──────── Data to use ────────

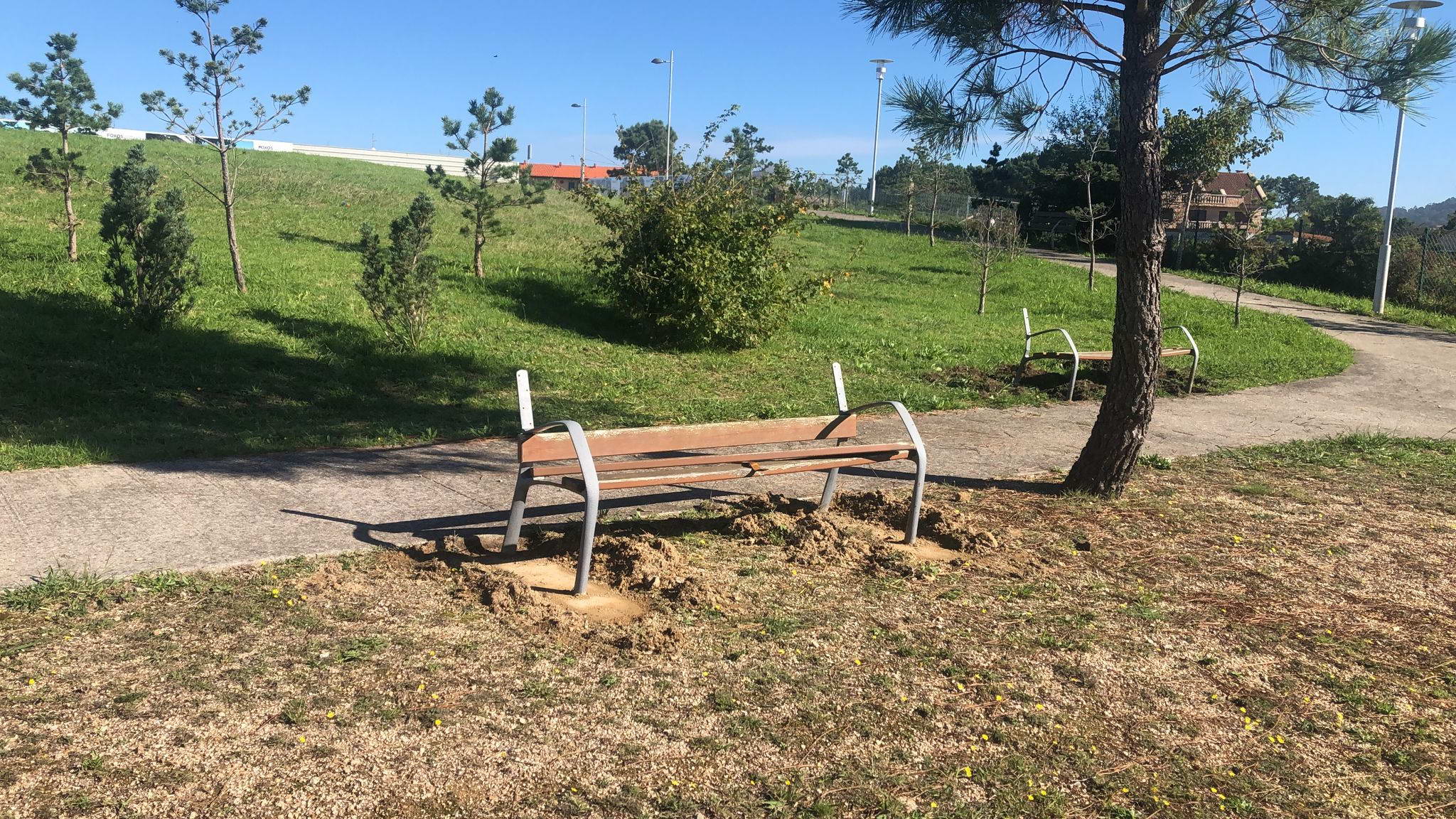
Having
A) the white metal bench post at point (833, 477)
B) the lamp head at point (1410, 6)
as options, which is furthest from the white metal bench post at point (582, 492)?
the lamp head at point (1410, 6)

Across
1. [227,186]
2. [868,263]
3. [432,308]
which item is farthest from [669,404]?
[868,263]

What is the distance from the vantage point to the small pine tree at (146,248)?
901 centimetres

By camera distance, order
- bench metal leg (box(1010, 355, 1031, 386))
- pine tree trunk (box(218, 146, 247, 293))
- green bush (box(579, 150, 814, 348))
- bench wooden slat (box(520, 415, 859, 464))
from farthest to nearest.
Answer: green bush (box(579, 150, 814, 348))
pine tree trunk (box(218, 146, 247, 293))
bench metal leg (box(1010, 355, 1031, 386))
bench wooden slat (box(520, 415, 859, 464))

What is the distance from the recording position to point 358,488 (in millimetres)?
5941

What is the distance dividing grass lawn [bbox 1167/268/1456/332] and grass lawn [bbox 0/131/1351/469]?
356 centimetres

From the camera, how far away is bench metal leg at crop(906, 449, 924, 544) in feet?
17.3

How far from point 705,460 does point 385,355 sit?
5.62m

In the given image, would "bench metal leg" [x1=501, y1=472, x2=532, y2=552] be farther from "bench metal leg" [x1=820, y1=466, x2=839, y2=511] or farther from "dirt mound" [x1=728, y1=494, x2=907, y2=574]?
"bench metal leg" [x1=820, y1=466, x2=839, y2=511]

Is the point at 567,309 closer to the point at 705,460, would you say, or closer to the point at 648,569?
the point at 705,460

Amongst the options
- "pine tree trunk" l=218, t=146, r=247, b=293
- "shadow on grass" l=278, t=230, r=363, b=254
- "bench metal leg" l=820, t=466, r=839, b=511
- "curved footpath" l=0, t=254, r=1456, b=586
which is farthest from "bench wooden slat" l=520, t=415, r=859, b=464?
"shadow on grass" l=278, t=230, r=363, b=254

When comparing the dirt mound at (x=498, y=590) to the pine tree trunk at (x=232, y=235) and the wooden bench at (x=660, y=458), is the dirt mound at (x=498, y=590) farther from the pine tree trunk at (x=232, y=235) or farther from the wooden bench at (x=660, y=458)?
the pine tree trunk at (x=232, y=235)

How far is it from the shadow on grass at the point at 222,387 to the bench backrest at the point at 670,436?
231 cm

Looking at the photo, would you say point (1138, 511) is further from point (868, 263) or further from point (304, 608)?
point (868, 263)

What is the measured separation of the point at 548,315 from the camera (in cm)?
1245
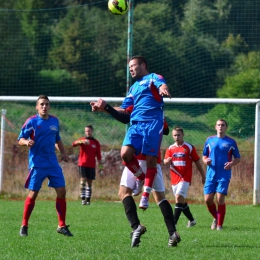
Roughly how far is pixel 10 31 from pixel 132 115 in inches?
1156

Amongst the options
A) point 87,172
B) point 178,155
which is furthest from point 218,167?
point 87,172

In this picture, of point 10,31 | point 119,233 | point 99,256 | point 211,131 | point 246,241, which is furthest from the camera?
point 10,31

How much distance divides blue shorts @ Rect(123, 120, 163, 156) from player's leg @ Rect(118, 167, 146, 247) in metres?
0.36

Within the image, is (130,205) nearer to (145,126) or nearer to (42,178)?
(145,126)

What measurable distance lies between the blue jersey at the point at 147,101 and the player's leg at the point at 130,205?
69 centimetres

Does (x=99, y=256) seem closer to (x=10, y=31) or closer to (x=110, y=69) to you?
(x=110, y=69)

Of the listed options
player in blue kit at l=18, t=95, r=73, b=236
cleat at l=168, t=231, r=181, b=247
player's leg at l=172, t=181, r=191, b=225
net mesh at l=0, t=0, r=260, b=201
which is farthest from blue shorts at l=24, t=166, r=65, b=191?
net mesh at l=0, t=0, r=260, b=201

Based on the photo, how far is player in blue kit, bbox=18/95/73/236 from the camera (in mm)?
9508

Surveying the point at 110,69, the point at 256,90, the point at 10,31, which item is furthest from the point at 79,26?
the point at 256,90

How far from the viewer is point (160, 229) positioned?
11.1 metres

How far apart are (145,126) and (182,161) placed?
4387mm

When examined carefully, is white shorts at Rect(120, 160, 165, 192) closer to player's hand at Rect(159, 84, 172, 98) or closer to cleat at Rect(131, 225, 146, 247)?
cleat at Rect(131, 225, 146, 247)

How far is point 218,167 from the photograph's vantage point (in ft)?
38.2

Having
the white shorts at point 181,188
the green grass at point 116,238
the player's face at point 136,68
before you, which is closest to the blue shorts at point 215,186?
the white shorts at point 181,188
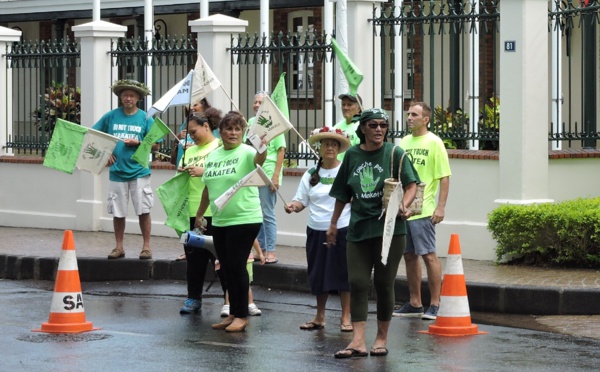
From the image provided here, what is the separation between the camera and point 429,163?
11.9 meters

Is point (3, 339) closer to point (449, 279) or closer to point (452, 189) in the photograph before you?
point (449, 279)

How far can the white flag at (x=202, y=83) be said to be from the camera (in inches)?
549

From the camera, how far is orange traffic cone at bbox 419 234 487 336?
429 inches

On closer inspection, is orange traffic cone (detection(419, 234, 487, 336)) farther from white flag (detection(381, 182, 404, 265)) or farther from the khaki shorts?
the khaki shorts

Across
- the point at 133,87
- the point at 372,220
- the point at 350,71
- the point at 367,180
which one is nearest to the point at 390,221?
the point at 372,220

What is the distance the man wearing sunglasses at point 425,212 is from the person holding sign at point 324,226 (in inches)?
34.2

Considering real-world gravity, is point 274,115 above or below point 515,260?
above

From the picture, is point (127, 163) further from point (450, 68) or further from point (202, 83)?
point (450, 68)

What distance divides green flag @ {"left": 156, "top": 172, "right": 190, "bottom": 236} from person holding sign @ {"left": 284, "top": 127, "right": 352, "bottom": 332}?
4.93 feet

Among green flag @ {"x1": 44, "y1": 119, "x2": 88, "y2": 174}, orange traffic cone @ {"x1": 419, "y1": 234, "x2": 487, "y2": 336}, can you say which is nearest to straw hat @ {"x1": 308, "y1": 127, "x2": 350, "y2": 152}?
orange traffic cone @ {"x1": 419, "y1": 234, "x2": 487, "y2": 336}

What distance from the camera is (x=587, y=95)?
1541 cm

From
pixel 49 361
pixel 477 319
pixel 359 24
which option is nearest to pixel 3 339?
pixel 49 361

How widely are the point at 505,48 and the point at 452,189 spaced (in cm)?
151

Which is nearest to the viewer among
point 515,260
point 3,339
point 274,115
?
point 3,339
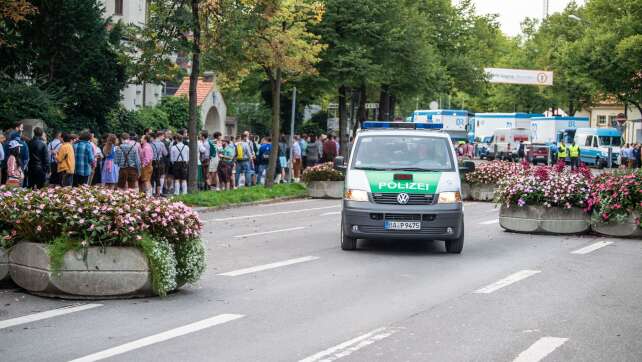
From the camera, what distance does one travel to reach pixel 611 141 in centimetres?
6322

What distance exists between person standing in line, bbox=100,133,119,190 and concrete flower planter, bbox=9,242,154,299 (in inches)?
542

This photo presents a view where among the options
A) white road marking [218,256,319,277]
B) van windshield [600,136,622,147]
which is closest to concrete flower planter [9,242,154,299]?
white road marking [218,256,319,277]

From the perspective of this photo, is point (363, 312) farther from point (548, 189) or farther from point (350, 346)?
point (548, 189)

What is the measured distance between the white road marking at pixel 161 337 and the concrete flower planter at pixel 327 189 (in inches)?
866

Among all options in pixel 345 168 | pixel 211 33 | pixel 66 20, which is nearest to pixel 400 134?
pixel 345 168

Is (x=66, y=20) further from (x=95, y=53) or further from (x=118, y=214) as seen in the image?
(x=118, y=214)

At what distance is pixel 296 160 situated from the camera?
38.5 metres

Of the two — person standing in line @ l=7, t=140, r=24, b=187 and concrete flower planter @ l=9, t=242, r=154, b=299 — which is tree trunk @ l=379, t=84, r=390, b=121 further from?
concrete flower planter @ l=9, t=242, r=154, b=299

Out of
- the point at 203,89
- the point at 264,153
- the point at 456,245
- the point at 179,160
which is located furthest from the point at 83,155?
the point at 203,89

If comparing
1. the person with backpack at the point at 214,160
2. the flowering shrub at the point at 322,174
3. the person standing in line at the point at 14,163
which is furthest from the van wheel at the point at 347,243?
the flowering shrub at the point at 322,174

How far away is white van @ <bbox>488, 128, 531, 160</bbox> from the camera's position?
7569 centimetres

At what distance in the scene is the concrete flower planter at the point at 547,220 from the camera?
19.5 m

────────

- _Work to do_:
Please show every line above that contains the word "item", copying each one in full.

- _Solution to this exercise_:
which item is farthest from [669,404]?
Surveying the point at 110,69, the point at 256,90, the point at 10,31, which item is furthest from the point at 79,26?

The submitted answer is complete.